Agnete sah auf – wie aus einem Traum erwachend – und wich langsam und verwirrt einen Schritt zurück.

Aber Joachim blieb doch, den Rücken an den Fensterrahmen gelehnt, unbeweglich sitzen, sein Blick ruhte wie gebannt auf Agnete. Noch niemals war sie ihm so entzückend vorgekommen, als jetzt hier, wie sie, vom hellen Mondlicht übergossen, bleich vor ihm stand, mit ihren großen, zärtlichen und scheuen Augen und dem silberschimmernden Haar, das wie bei einer Madonna über Schultern und Hals herabwallte, bis herunter zu den schlanken Lenden. In diesem Augenblicke fühlte er wie noch nie zuvor des Mannes ewige, schwärmerische Anbetung des Unberührten bei der Frau, der Jungfräulichkeit des jungen Mädchens. Sie war sein – er liebte sie von ganzer Seele, er sehnte sich nach ihr mit jedem Blutstropfen, jedem Nerv seines starken jugendlichen Körpers. Die Nacht und die Einsamkeit vereinigte sie – aber doch streckte er seine Hand nicht nach ihr aus und zog sie nicht an sich, obgleich sie nur eine Handbreit von ihm entfernt war. Er sank nicht zu ihren Füßen nieder und bestürmte sie nicht mit Bitten, die sie ihm in diesem Augenblick, das wußte er wohl, nicht hätte abschlagen können. Vielleicht war es gerade diese selige Gewißheit, dieses jubelnde Bewußtsein, so heiß geliebt zu sein, das den heißblütigen und unbedachten Lieutenant Skytte rücksichtsvoller und ritterlicher machte, als vielleicht andere Männer an seiner Stelle gewesen wären. Er hätte sich mit größter Leichtigkeit vom Fenstersims aus ins Zimmer schwingen können – aber er widerstand auch dieser Versuchung. Während er sich zum Gehen anschickte, ergriff er Agnetes Hand, die schlaff an ihrer Seite herunterhing, und führte sie zum letztenmal langsam an seine Lippen. Aber er sagte kein Wort, er wußte, er konnte sich nicht mehr auf seine Stimme verlassen. Erst als er wieder unten vor ihrem Fenster stand und die Erde unter seinen Füßen fühlte, flüsterte er ganz leise, daß Agnete ihn kaum hören konnte: »Gott weiß, ob du jemals verstehen wirst, wie sehr ich dich jetzt liebe …« Er neigte sich zum Fenster hinein, die Ellbogen auf das Fensterbrett aufsetzend – er glaubte Agnete im Halbdunkel lächeln zu sehen. Aber sie stand unbeweglich, mit niedergeschlagenen Augen da, still wie eine Madonna unter ihrem herunterfließenden Haar.
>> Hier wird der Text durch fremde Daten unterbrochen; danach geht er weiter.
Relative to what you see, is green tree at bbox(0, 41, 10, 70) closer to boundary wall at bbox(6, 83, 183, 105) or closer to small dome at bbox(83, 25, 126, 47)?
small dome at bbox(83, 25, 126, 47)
Joachim grübelte noch lange über dieses flüchtige, geheimnisvolle Lächeln nach, während er, plötzlich in der schwärzesten Laune, verzweifelt und entsetzlich unzufrieden mit sich selbst, durch die feuchte Nacht nach Hause ritt.

Als er gegangen war, stand Agnete noch lange am offenen Fenster mitten im Mondschein da. Einmal erhob sie ihre linke Hand und sah sie an, diese Hand, die Joachim zuletzt geküßt hatte, und führte sie sacht und langsam an ihre Lippen.